Quoi qu'il en soit, les nouvelles données des pasteuriens confirment le potentiel d'émergence naturelle, non liée à une manipulation en laboratoire qui aurait mal tourné. Des coronavirus proches du Sars-CoV-2 ont déjà été retrouvés dans de nombreuses espèces de chauve-souris. Jusqu'à présent, la souche RaTG13, retrouvée dans des chauves-souris chinoises présentait la plus grande similarité moléculaire avec le Sars-CoV-2, avec 96,1 % du génome identique. Banal-52 bat ce record avec 96,6 % de génome identique.
« Ce résultat récuse l'idée que le Sars-CoV-2 ne peut être aussi bien adapté à l'homme que né d'une manipulation dans un laboratoire, poursuit Marc Eloit. Il existe naturellement, dans des réservoirs animaux, des virus auxquels il ne manque que quelques mutations pour avoir le potentiel d'infecter des humains. » Compte tenu des faibles différences, une simple mutation adaptative, sans recombinaison, pourrait expliquer l'apparition de la pathogénicité.
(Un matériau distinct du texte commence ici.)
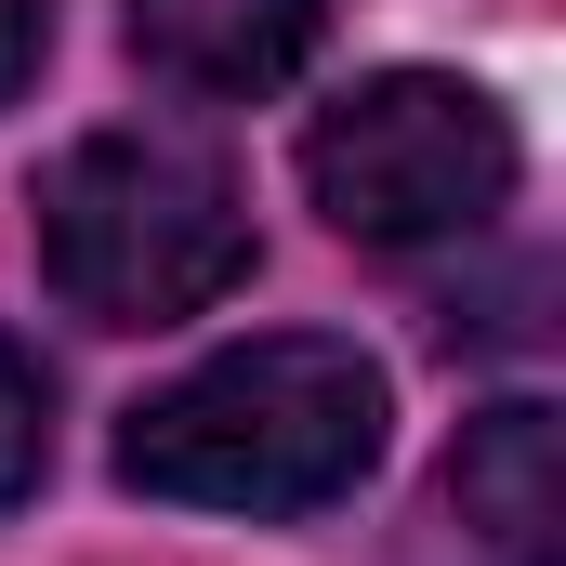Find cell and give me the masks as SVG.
Segmentation results:
<instances>
[{"mask_svg": "<svg viewBox=\"0 0 566 566\" xmlns=\"http://www.w3.org/2000/svg\"><path fill=\"white\" fill-rule=\"evenodd\" d=\"M382 369L329 329H264L198 356L171 396L119 422V488L185 501V514H329L382 461Z\"/></svg>", "mask_w": 566, "mask_h": 566, "instance_id": "6da1fadb", "label": "cell"}, {"mask_svg": "<svg viewBox=\"0 0 566 566\" xmlns=\"http://www.w3.org/2000/svg\"><path fill=\"white\" fill-rule=\"evenodd\" d=\"M40 277L93 329H171L251 277V198L185 133H93L40 171Z\"/></svg>", "mask_w": 566, "mask_h": 566, "instance_id": "7a4b0ae2", "label": "cell"}, {"mask_svg": "<svg viewBox=\"0 0 566 566\" xmlns=\"http://www.w3.org/2000/svg\"><path fill=\"white\" fill-rule=\"evenodd\" d=\"M303 185L356 251H448L488 238L514 198V119L448 80V66H382L343 106H316L303 133Z\"/></svg>", "mask_w": 566, "mask_h": 566, "instance_id": "3957f363", "label": "cell"}, {"mask_svg": "<svg viewBox=\"0 0 566 566\" xmlns=\"http://www.w3.org/2000/svg\"><path fill=\"white\" fill-rule=\"evenodd\" d=\"M434 527L461 541V566H566V434L541 396H501L461 422L434 474Z\"/></svg>", "mask_w": 566, "mask_h": 566, "instance_id": "277c9868", "label": "cell"}, {"mask_svg": "<svg viewBox=\"0 0 566 566\" xmlns=\"http://www.w3.org/2000/svg\"><path fill=\"white\" fill-rule=\"evenodd\" d=\"M329 0H133L145 80H171L185 106H264L316 66Z\"/></svg>", "mask_w": 566, "mask_h": 566, "instance_id": "5b68a950", "label": "cell"}, {"mask_svg": "<svg viewBox=\"0 0 566 566\" xmlns=\"http://www.w3.org/2000/svg\"><path fill=\"white\" fill-rule=\"evenodd\" d=\"M40 461H53V396H40V356H27V343H0V514L40 488Z\"/></svg>", "mask_w": 566, "mask_h": 566, "instance_id": "8992f818", "label": "cell"}, {"mask_svg": "<svg viewBox=\"0 0 566 566\" xmlns=\"http://www.w3.org/2000/svg\"><path fill=\"white\" fill-rule=\"evenodd\" d=\"M40 53H53V0H0V106L40 80Z\"/></svg>", "mask_w": 566, "mask_h": 566, "instance_id": "52a82bcc", "label": "cell"}]
</instances>
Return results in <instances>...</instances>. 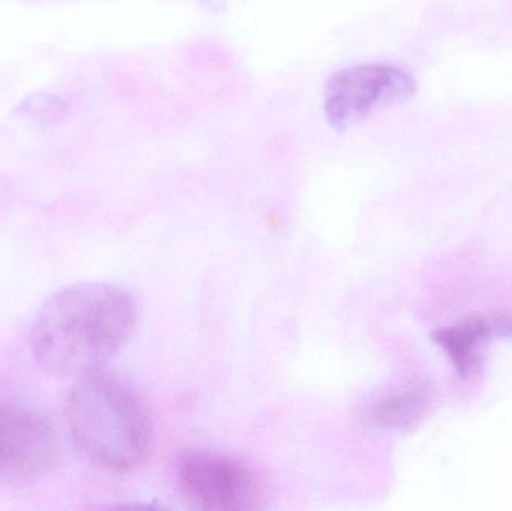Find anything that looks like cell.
I'll return each mask as SVG.
<instances>
[{"instance_id":"2","label":"cell","mask_w":512,"mask_h":511,"mask_svg":"<svg viewBox=\"0 0 512 511\" xmlns=\"http://www.w3.org/2000/svg\"><path fill=\"white\" fill-rule=\"evenodd\" d=\"M66 420L84 455L113 471H129L146 459L152 428L140 399L107 375L81 377L66 402Z\"/></svg>"},{"instance_id":"6","label":"cell","mask_w":512,"mask_h":511,"mask_svg":"<svg viewBox=\"0 0 512 511\" xmlns=\"http://www.w3.org/2000/svg\"><path fill=\"white\" fill-rule=\"evenodd\" d=\"M493 332L489 317L471 314L456 326L432 333L433 341L444 348L463 380H472L483 365V351Z\"/></svg>"},{"instance_id":"1","label":"cell","mask_w":512,"mask_h":511,"mask_svg":"<svg viewBox=\"0 0 512 511\" xmlns=\"http://www.w3.org/2000/svg\"><path fill=\"white\" fill-rule=\"evenodd\" d=\"M137 311L128 291L116 285L75 284L51 296L30 330L36 362L57 377L101 371L129 341Z\"/></svg>"},{"instance_id":"5","label":"cell","mask_w":512,"mask_h":511,"mask_svg":"<svg viewBox=\"0 0 512 511\" xmlns=\"http://www.w3.org/2000/svg\"><path fill=\"white\" fill-rule=\"evenodd\" d=\"M59 458V435L47 417L0 402V476L35 480L50 473Z\"/></svg>"},{"instance_id":"8","label":"cell","mask_w":512,"mask_h":511,"mask_svg":"<svg viewBox=\"0 0 512 511\" xmlns=\"http://www.w3.org/2000/svg\"><path fill=\"white\" fill-rule=\"evenodd\" d=\"M21 110L30 119L38 120L41 123H51L65 116L66 104L59 96L36 93V95L24 99Z\"/></svg>"},{"instance_id":"3","label":"cell","mask_w":512,"mask_h":511,"mask_svg":"<svg viewBox=\"0 0 512 511\" xmlns=\"http://www.w3.org/2000/svg\"><path fill=\"white\" fill-rule=\"evenodd\" d=\"M417 92L411 72L387 63L348 66L328 78L324 111L328 123L343 131L378 107L403 104Z\"/></svg>"},{"instance_id":"4","label":"cell","mask_w":512,"mask_h":511,"mask_svg":"<svg viewBox=\"0 0 512 511\" xmlns=\"http://www.w3.org/2000/svg\"><path fill=\"white\" fill-rule=\"evenodd\" d=\"M183 497L197 509L239 511L255 509L259 485L254 471L218 453L186 455L177 467Z\"/></svg>"},{"instance_id":"7","label":"cell","mask_w":512,"mask_h":511,"mask_svg":"<svg viewBox=\"0 0 512 511\" xmlns=\"http://www.w3.org/2000/svg\"><path fill=\"white\" fill-rule=\"evenodd\" d=\"M429 407V396L424 390L414 389L381 399L370 408L369 417L384 429H403L417 423Z\"/></svg>"},{"instance_id":"9","label":"cell","mask_w":512,"mask_h":511,"mask_svg":"<svg viewBox=\"0 0 512 511\" xmlns=\"http://www.w3.org/2000/svg\"><path fill=\"white\" fill-rule=\"evenodd\" d=\"M490 327H492L493 336L501 338H512V317L507 314H493L489 317Z\"/></svg>"}]
</instances>
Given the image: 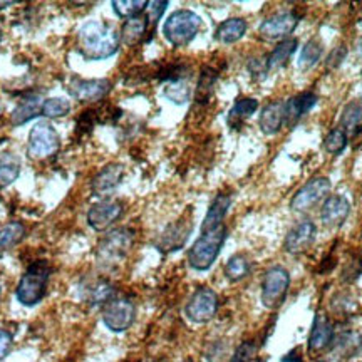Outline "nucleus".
<instances>
[{"label": "nucleus", "mask_w": 362, "mask_h": 362, "mask_svg": "<svg viewBox=\"0 0 362 362\" xmlns=\"http://www.w3.org/2000/svg\"><path fill=\"white\" fill-rule=\"evenodd\" d=\"M166 7H168V2H160V0H156V2H148V7H146V22L149 27L156 25L158 21L161 19L163 12L166 11Z\"/></svg>", "instance_id": "38"}, {"label": "nucleus", "mask_w": 362, "mask_h": 362, "mask_svg": "<svg viewBox=\"0 0 362 362\" xmlns=\"http://www.w3.org/2000/svg\"><path fill=\"white\" fill-rule=\"evenodd\" d=\"M71 112V103L64 98H49L42 103V116L47 119L64 117Z\"/></svg>", "instance_id": "34"}, {"label": "nucleus", "mask_w": 362, "mask_h": 362, "mask_svg": "<svg viewBox=\"0 0 362 362\" xmlns=\"http://www.w3.org/2000/svg\"><path fill=\"white\" fill-rule=\"evenodd\" d=\"M216 78H218V72H216L214 67H210V66L203 67L202 74H200V81H198V86H197V94H194L198 104H205L208 99L211 98Z\"/></svg>", "instance_id": "30"}, {"label": "nucleus", "mask_w": 362, "mask_h": 362, "mask_svg": "<svg viewBox=\"0 0 362 362\" xmlns=\"http://www.w3.org/2000/svg\"><path fill=\"white\" fill-rule=\"evenodd\" d=\"M247 21L242 17H232L216 27L215 40L221 44H235L247 34Z\"/></svg>", "instance_id": "22"}, {"label": "nucleus", "mask_w": 362, "mask_h": 362, "mask_svg": "<svg viewBox=\"0 0 362 362\" xmlns=\"http://www.w3.org/2000/svg\"><path fill=\"white\" fill-rule=\"evenodd\" d=\"M341 128L346 134H359L362 131V101H352L344 107L341 116Z\"/></svg>", "instance_id": "26"}, {"label": "nucleus", "mask_w": 362, "mask_h": 362, "mask_svg": "<svg viewBox=\"0 0 362 362\" xmlns=\"http://www.w3.org/2000/svg\"><path fill=\"white\" fill-rule=\"evenodd\" d=\"M124 214L123 203L117 200H103L94 203L88 210V225L96 232H106Z\"/></svg>", "instance_id": "12"}, {"label": "nucleus", "mask_w": 362, "mask_h": 362, "mask_svg": "<svg viewBox=\"0 0 362 362\" xmlns=\"http://www.w3.org/2000/svg\"><path fill=\"white\" fill-rule=\"evenodd\" d=\"M61 148L56 128L47 121H40L30 129L29 143H27V156L33 161H44L52 158Z\"/></svg>", "instance_id": "6"}, {"label": "nucleus", "mask_w": 362, "mask_h": 362, "mask_svg": "<svg viewBox=\"0 0 362 362\" xmlns=\"http://www.w3.org/2000/svg\"><path fill=\"white\" fill-rule=\"evenodd\" d=\"M42 98L39 94H29V96H25L11 115L12 124L21 126L25 124L27 121L35 119L37 116H42Z\"/></svg>", "instance_id": "19"}, {"label": "nucleus", "mask_w": 362, "mask_h": 362, "mask_svg": "<svg viewBox=\"0 0 362 362\" xmlns=\"http://www.w3.org/2000/svg\"><path fill=\"white\" fill-rule=\"evenodd\" d=\"M319 362H325V361H319Z\"/></svg>", "instance_id": "42"}, {"label": "nucleus", "mask_w": 362, "mask_h": 362, "mask_svg": "<svg viewBox=\"0 0 362 362\" xmlns=\"http://www.w3.org/2000/svg\"><path fill=\"white\" fill-rule=\"evenodd\" d=\"M230 205H232V197L226 193H220L214 200V203H211L210 208H208L205 220H203L202 223V232H205V230L218 228V226L225 225L223 220Z\"/></svg>", "instance_id": "21"}, {"label": "nucleus", "mask_w": 362, "mask_h": 362, "mask_svg": "<svg viewBox=\"0 0 362 362\" xmlns=\"http://www.w3.org/2000/svg\"><path fill=\"white\" fill-rule=\"evenodd\" d=\"M136 319V307L129 298L115 297L103 307V322L112 332H124Z\"/></svg>", "instance_id": "8"}, {"label": "nucleus", "mask_w": 362, "mask_h": 362, "mask_svg": "<svg viewBox=\"0 0 362 362\" xmlns=\"http://www.w3.org/2000/svg\"><path fill=\"white\" fill-rule=\"evenodd\" d=\"M134 242V233L133 230L126 228H116L104 235V238L99 242L98 250H96V259L98 264L103 269H111L116 267L119 262H123L128 255L131 247Z\"/></svg>", "instance_id": "4"}, {"label": "nucleus", "mask_w": 362, "mask_h": 362, "mask_svg": "<svg viewBox=\"0 0 362 362\" xmlns=\"http://www.w3.org/2000/svg\"><path fill=\"white\" fill-rule=\"evenodd\" d=\"M330 193V181L329 178H314L297 192L296 197L292 198L291 208L297 214H305V211L312 210L319 205L320 202H325Z\"/></svg>", "instance_id": "10"}, {"label": "nucleus", "mask_w": 362, "mask_h": 362, "mask_svg": "<svg viewBox=\"0 0 362 362\" xmlns=\"http://www.w3.org/2000/svg\"><path fill=\"white\" fill-rule=\"evenodd\" d=\"M298 40L297 39H287L282 40L274 51L270 52L269 59H267V71H277L280 67L285 66L288 62V59L293 56V52L297 51Z\"/></svg>", "instance_id": "25"}, {"label": "nucleus", "mask_w": 362, "mask_h": 362, "mask_svg": "<svg viewBox=\"0 0 362 362\" xmlns=\"http://www.w3.org/2000/svg\"><path fill=\"white\" fill-rule=\"evenodd\" d=\"M25 237V226L21 221H11L0 228V252L11 250L12 247L19 245Z\"/></svg>", "instance_id": "29"}, {"label": "nucleus", "mask_w": 362, "mask_h": 362, "mask_svg": "<svg viewBox=\"0 0 362 362\" xmlns=\"http://www.w3.org/2000/svg\"><path fill=\"white\" fill-rule=\"evenodd\" d=\"M347 146V134L342 128L332 129L330 133L325 136L324 139V149L330 155H339V153L344 151V148Z\"/></svg>", "instance_id": "35"}, {"label": "nucleus", "mask_w": 362, "mask_h": 362, "mask_svg": "<svg viewBox=\"0 0 362 362\" xmlns=\"http://www.w3.org/2000/svg\"><path fill=\"white\" fill-rule=\"evenodd\" d=\"M66 88L67 93L79 103H98L110 94L112 84L110 79L72 78Z\"/></svg>", "instance_id": "11"}, {"label": "nucleus", "mask_w": 362, "mask_h": 362, "mask_svg": "<svg viewBox=\"0 0 362 362\" xmlns=\"http://www.w3.org/2000/svg\"><path fill=\"white\" fill-rule=\"evenodd\" d=\"M203 22L193 11H176L166 19L163 25V34L171 45L181 47L187 45L200 33Z\"/></svg>", "instance_id": "5"}, {"label": "nucleus", "mask_w": 362, "mask_h": 362, "mask_svg": "<svg viewBox=\"0 0 362 362\" xmlns=\"http://www.w3.org/2000/svg\"><path fill=\"white\" fill-rule=\"evenodd\" d=\"M49 269L47 262H35L25 270L16 288V297L24 307H34L45 297L49 285Z\"/></svg>", "instance_id": "3"}, {"label": "nucleus", "mask_w": 362, "mask_h": 362, "mask_svg": "<svg viewBox=\"0 0 362 362\" xmlns=\"http://www.w3.org/2000/svg\"><path fill=\"white\" fill-rule=\"evenodd\" d=\"M262 133L267 136L277 134L284 126V103L282 101H274L269 103L260 112L259 119Z\"/></svg>", "instance_id": "20"}, {"label": "nucleus", "mask_w": 362, "mask_h": 362, "mask_svg": "<svg viewBox=\"0 0 362 362\" xmlns=\"http://www.w3.org/2000/svg\"><path fill=\"white\" fill-rule=\"evenodd\" d=\"M291 287V275L284 267H272L267 270L264 282H262V304L267 309H277L282 305Z\"/></svg>", "instance_id": "7"}, {"label": "nucleus", "mask_w": 362, "mask_h": 362, "mask_svg": "<svg viewBox=\"0 0 362 362\" xmlns=\"http://www.w3.org/2000/svg\"><path fill=\"white\" fill-rule=\"evenodd\" d=\"M119 45L121 34H117L115 27L103 22H86L78 33V51L89 61H101L115 56Z\"/></svg>", "instance_id": "1"}, {"label": "nucleus", "mask_w": 362, "mask_h": 362, "mask_svg": "<svg viewBox=\"0 0 362 362\" xmlns=\"http://www.w3.org/2000/svg\"><path fill=\"white\" fill-rule=\"evenodd\" d=\"M226 238V226L221 225L218 228L205 230L200 238L193 243L188 252V264L193 270L206 272L215 264L216 257L220 255Z\"/></svg>", "instance_id": "2"}, {"label": "nucleus", "mask_w": 362, "mask_h": 362, "mask_svg": "<svg viewBox=\"0 0 362 362\" xmlns=\"http://www.w3.org/2000/svg\"><path fill=\"white\" fill-rule=\"evenodd\" d=\"M22 170L21 158L16 153L0 151V188H6L19 178Z\"/></svg>", "instance_id": "24"}, {"label": "nucleus", "mask_w": 362, "mask_h": 362, "mask_svg": "<svg viewBox=\"0 0 362 362\" xmlns=\"http://www.w3.org/2000/svg\"><path fill=\"white\" fill-rule=\"evenodd\" d=\"M146 30H148L146 17H134V19H129L124 22L123 29H121V40L128 45H136L144 39Z\"/></svg>", "instance_id": "28"}, {"label": "nucleus", "mask_w": 362, "mask_h": 362, "mask_svg": "<svg viewBox=\"0 0 362 362\" xmlns=\"http://www.w3.org/2000/svg\"><path fill=\"white\" fill-rule=\"evenodd\" d=\"M0 39H2V30H0Z\"/></svg>", "instance_id": "41"}, {"label": "nucleus", "mask_w": 362, "mask_h": 362, "mask_svg": "<svg viewBox=\"0 0 362 362\" xmlns=\"http://www.w3.org/2000/svg\"><path fill=\"white\" fill-rule=\"evenodd\" d=\"M322 54H324L322 44L315 39L309 40V42L304 45V49H302L300 57H298V67H300L302 71L310 69V67H314L317 62L320 61Z\"/></svg>", "instance_id": "33"}, {"label": "nucleus", "mask_w": 362, "mask_h": 362, "mask_svg": "<svg viewBox=\"0 0 362 362\" xmlns=\"http://www.w3.org/2000/svg\"><path fill=\"white\" fill-rule=\"evenodd\" d=\"M257 107H259V101H257V99H238L228 112V126H232V128H240V124H242L247 117H250L253 112L257 111Z\"/></svg>", "instance_id": "27"}, {"label": "nucleus", "mask_w": 362, "mask_h": 362, "mask_svg": "<svg viewBox=\"0 0 362 362\" xmlns=\"http://www.w3.org/2000/svg\"><path fill=\"white\" fill-rule=\"evenodd\" d=\"M334 330L332 325L329 324L327 317L324 314H317L314 325H312V332L309 339V347L312 351H324L332 342Z\"/></svg>", "instance_id": "23"}, {"label": "nucleus", "mask_w": 362, "mask_h": 362, "mask_svg": "<svg viewBox=\"0 0 362 362\" xmlns=\"http://www.w3.org/2000/svg\"><path fill=\"white\" fill-rule=\"evenodd\" d=\"M346 47H337L334 49L332 54H330L329 59H327V66L329 67H339L341 66V62L344 61V57H346Z\"/></svg>", "instance_id": "40"}, {"label": "nucleus", "mask_w": 362, "mask_h": 362, "mask_svg": "<svg viewBox=\"0 0 362 362\" xmlns=\"http://www.w3.org/2000/svg\"><path fill=\"white\" fill-rule=\"evenodd\" d=\"M218 310V296L208 287H200L185 307V314L193 324H206Z\"/></svg>", "instance_id": "9"}, {"label": "nucleus", "mask_w": 362, "mask_h": 362, "mask_svg": "<svg viewBox=\"0 0 362 362\" xmlns=\"http://www.w3.org/2000/svg\"><path fill=\"white\" fill-rule=\"evenodd\" d=\"M13 337L7 329L0 327V362H2L8 356V352L12 349Z\"/></svg>", "instance_id": "39"}, {"label": "nucleus", "mask_w": 362, "mask_h": 362, "mask_svg": "<svg viewBox=\"0 0 362 362\" xmlns=\"http://www.w3.org/2000/svg\"><path fill=\"white\" fill-rule=\"evenodd\" d=\"M317 104V96L314 93H302L284 103V124L293 126L304 117L307 112L312 111Z\"/></svg>", "instance_id": "17"}, {"label": "nucleus", "mask_w": 362, "mask_h": 362, "mask_svg": "<svg viewBox=\"0 0 362 362\" xmlns=\"http://www.w3.org/2000/svg\"><path fill=\"white\" fill-rule=\"evenodd\" d=\"M298 24V17L293 12H279L267 17L260 24V37L265 40H280L288 37Z\"/></svg>", "instance_id": "13"}, {"label": "nucleus", "mask_w": 362, "mask_h": 362, "mask_svg": "<svg viewBox=\"0 0 362 362\" xmlns=\"http://www.w3.org/2000/svg\"><path fill=\"white\" fill-rule=\"evenodd\" d=\"M230 362H262L259 359V347L253 342L240 344Z\"/></svg>", "instance_id": "37"}, {"label": "nucleus", "mask_w": 362, "mask_h": 362, "mask_svg": "<svg viewBox=\"0 0 362 362\" xmlns=\"http://www.w3.org/2000/svg\"><path fill=\"white\" fill-rule=\"evenodd\" d=\"M165 96L173 101L175 104H185L189 99V88L187 81L181 79L176 83H171L165 88Z\"/></svg>", "instance_id": "36"}, {"label": "nucleus", "mask_w": 362, "mask_h": 362, "mask_svg": "<svg viewBox=\"0 0 362 362\" xmlns=\"http://www.w3.org/2000/svg\"><path fill=\"white\" fill-rule=\"evenodd\" d=\"M192 218H188V216H183V218H180L178 221H175V223L166 226L165 232L161 233L160 238H158V250L161 253L180 250V248L187 243L189 233H192Z\"/></svg>", "instance_id": "14"}, {"label": "nucleus", "mask_w": 362, "mask_h": 362, "mask_svg": "<svg viewBox=\"0 0 362 362\" xmlns=\"http://www.w3.org/2000/svg\"><path fill=\"white\" fill-rule=\"evenodd\" d=\"M315 235L317 228L310 220L300 221V223L293 226L291 232H288L287 238H285V250L292 253V255H300V253L309 250L312 243H314Z\"/></svg>", "instance_id": "15"}, {"label": "nucleus", "mask_w": 362, "mask_h": 362, "mask_svg": "<svg viewBox=\"0 0 362 362\" xmlns=\"http://www.w3.org/2000/svg\"><path fill=\"white\" fill-rule=\"evenodd\" d=\"M250 262H248L245 255H233L225 265V277L230 282H240V280L245 279L250 274Z\"/></svg>", "instance_id": "32"}, {"label": "nucleus", "mask_w": 362, "mask_h": 362, "mask_svg": "<svg viewBox=\"0 0 362 362\" xmlns=\"http://www.w3.org/2000/svg\"><path fill=\"white\" fill-rule=\"evenodd\" d=\"M111 6L117 17L129 21L141 16V13L146 11L148 2L146 0H115Z\"/></svg>", "instance_id": "31"}, {"label": "nucleus", "mask_w": 362, "mask_h": 362, "mask_svg": "<svg viewBox=\"0 0 362 362\" xmlns=\"http://www.w3.org/2000/svg\"><path fill=\"white\" fill-rule=\"evenodd\" d=\"M123 176H124L123 165L111 163V165L104 166V168L94 176L93 181H90V188H93L94 194L107 197V194H111L117 187H119Z\"/></svg>", "instance_id": "16"}, {"label": "nucleus", "mask_w": 362, "mask_h": 362, "mask_svg": "<svg viewBox=\"0 0 362 362\" xmlns=\"http://www.w3.org/2000/svg\"><path fill=\"white\" fill-rule=\"evenodd\" d=\"M349 211H351L349 202H347L344 197L334 194V197H329L327 200L324 202L320 216H322V221L325 226H329V228H339V226L347 220Z\"/></svg>", "instance_id": "18"}]
</instances>
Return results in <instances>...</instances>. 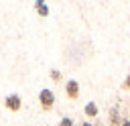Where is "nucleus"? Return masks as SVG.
Segmentation results:
<instances>
[{"instance_id":"obj_1","label":"nucleus","mask_w":130,"mask_h":126,"mask_svg":"<svg viewBox=\"0 0 130 126\" xmlns=\"http://www.w3.org/2000/svg\"><path fill=\"white\" fill-rule=\"evenodd\" d=\"M39 102H41V108H43V110H51L53 104H55V96H53V91H51V89H43L41 96H39Z\"/></svg>"},{"instance_id":"obj_9","label":"nucleus","mask_w":130,"mask_h":126,"mask_svg":"<svg viewBox=\"0 0 130 126\" xmlns=\"http://www.w3.org/2000/svg\"><path fill=\"white\" fill-rule=\"evenodd\" d=\"M120 126H130V120H124V122H122Z\"/></svg>"},{"instance_id":"obj_3","label":"nucleus","mask_w":130,"mask_h":126,"mask_svg":"<svg viewBox=\"0 0 130 126\" xmlns=\"http://www.w3.org/2000/svg\"><path fill=\"white\" fill-rule=\"evenodd\" d=\"M4 106H6L10 112H18V110H20V98H18L16 93H12V96H8V98L4 100Z\"/></svg>"},{"instance_id":"obj_6","label":"nucleus","mask_w":130,"mask_h":126,"mask_svg":"<svg viewBox=\"0 0 130 126\" xmlns=\"http://www.w3.org/2000/svg\"><path fill=\"white\" fill-rule=\"evenodd\" d=\"M59 126H73V120H71V118H63V120L59 122Z\"/></svg>"},{"instance_id":"obj_5","label":"nucleus","mask_w":130,"mask_h":126,"mask_svg":"<svg viewBox=\"0 0 130 126\" xmlns=\"http://www.w3.org/2000/svg\"><path fill=\"white\" fill-rule=\"evenodd\" d=\"M85 114H87V116H98V106H95L93 102H89V104L85 106Z\"/></svg>"},{"instance_id":"obj_7","label":"nucleus","mask_w":130,"mask_h":126,"mask_svg":"<svg viewBox=\"0 0 130 126\" xmlns=\"http://www.w3.org/2000/svg\"><path fill=\"white\" fill-rule=\"evenodd\" d=\"M51 77H53L55 81H59V79H61V75H59V71H51Z\"/></svg>"},{"instance_id":"obj_2","label":"nucleus","mask_w":130,"mask_h":126,"mask_svg":"<svg viewBox=\"0 0 130 126\" xmlns=\"http://www.w3.org/2000/svg\"><path fill=\"white\" fill-rule=\"evenodd\" d=\"M65 93H67L69 100H77V98H79V83H77L75 79L67 81V83H65Z\"/></svg>"},{"instance_id":"obj_10","label":"nucleus","mask_w":130,"mask_h":126,"mask_svg":"<svg viewBox=\"0 0 130 126\" xmlns=\"http://www.w3.org/2000/svg\"><path fill=\"white\" fill-rule=\"evenodd\" d=\"M81 126H93V124H89V122H83V124H81Z\"/></svg>"},{"instance_id":"obj_8","label":"nucleus","mask_w":130,"mask_h":126,"mask_svg":"<svg viewBox=\"0 0 130 126\" xmlns=\"http://www.w3.org/2000/svg\"><path fill=\"white\" fill-rule=\"evenodd\" d=\"M124 89H130V75H128L126 81H124Z\"/></svg>"},{"instance_id":"obj_4","label":"nucleus","mask_w":130,"mask_h":126,"mask_svg":"<svg viewBox=\"0 0 130 126\" xmlns=\"http://www.w3.org/2000/svg\"><path fill=\"white\" fill-rule=\"evenodd\" d=\"M110 124L112 126H120L122 122H120V116H118V110H112L110 112Z\"/></svg>"}]
</instances>
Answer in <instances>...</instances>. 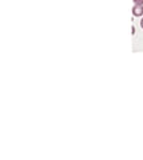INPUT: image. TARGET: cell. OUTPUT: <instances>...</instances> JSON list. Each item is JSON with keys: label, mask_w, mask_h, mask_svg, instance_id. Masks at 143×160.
Here are the masks:
<instances>
[{"label": "cell", "mask_w": 143, "mask_h": 160, "mask_svg": "<svg viewBox=\"0 0 143 160\" xmlns=\"http://www.w3.org/2000/svg\"><path fill=\"white\" fill-rule=\"evenodd\" d=\"M132 13H134V16H142L143 15V6H134Z\"/></svg>", "instance_id": "1"}, {"label": "cell", "mask_w": 143, "mask_h": 160, "mask_svg": "<svg viewBox=\"0 0 143 160\" xmlns=\"http://www.w3.org/2000/svg\"><path fill=\"white\" fill-rule=\"evenodd\" d=\"M140 27H142V28H143V19H142V20H140Z\"/></svg>", "instance_id": "4"}, {"label": "cell", "mask_w": 143, "mask_h": 160, "mask_svg": "<svg viewBox=\"0 0 143 160\" xmlns=\"http://www.w3.org/2000/svg\"><path fill=\"white\" fill-rule=\"evenodd\" d=\"M135 6H143V0H134Z\"/></svg>", "instance_id": "2"}, {"label": "cell", "mask_w": 143, "mask_h": 160, "mask_svg": "<svg viewBox=\"0 0 143 160\" xmlns=\"http://www.w3.org/2000/svg\"><path fill=\"white\" fill-rule=\"evenodd\" d=\"M131 33H132V35H134V33H135V27H134V26H132V27H131Z\"/></svg>", "instance_id": "3"}]
</instances>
Pourquoi Wuhan et pas Fueng ?
Reste une question importante : pourquoi le virus n'a pas émergé en premier lieu dans les régions rurales du Laos ? On retrouve en effet des régions karstiques peuplées de chauves-souris au Laos, au Vietnam et en Chine, mais les trois virus identifiés dans l'article paru dans « Nature » ont tous été isolés chez des animaux du district de Fueng, dans la province laotienne de Vientiane, à plusieurs milliers de kilomètres de Wuhan.
C'est là que commencent les conjectures : « Une hypothèse pourrait être que le virus a circulé dans la population en contact avec les chauves-souris, sans provoquer de pathologie en raison de l'absence de site de clivage par la furine, mais en immunisant les habitants, avance Marc Eloit. Avec le développement du tourisme - une ligne de chemin de fer relie depuis récemment la région aux mégalopoles chinoises - il est possible que le virus se soit déplacé jusqu’à entrer en contact avec une population non immunisée. C'est là que la modification aurait pu intervenir et la maladie émerger. Il n'est même pas exclu que ce soit des chercheurs chinois venus faire des prélèvements qui aient été contaminés. »
Cette hypothèse correspondrait au scénario qui s'est déroulé avec le virus Zika endémique et peu pathogène en Afrique d'où il est originaire, mais qui a provoqué des encéphalites au contact des populations non immunisées d'Amérique du Sud.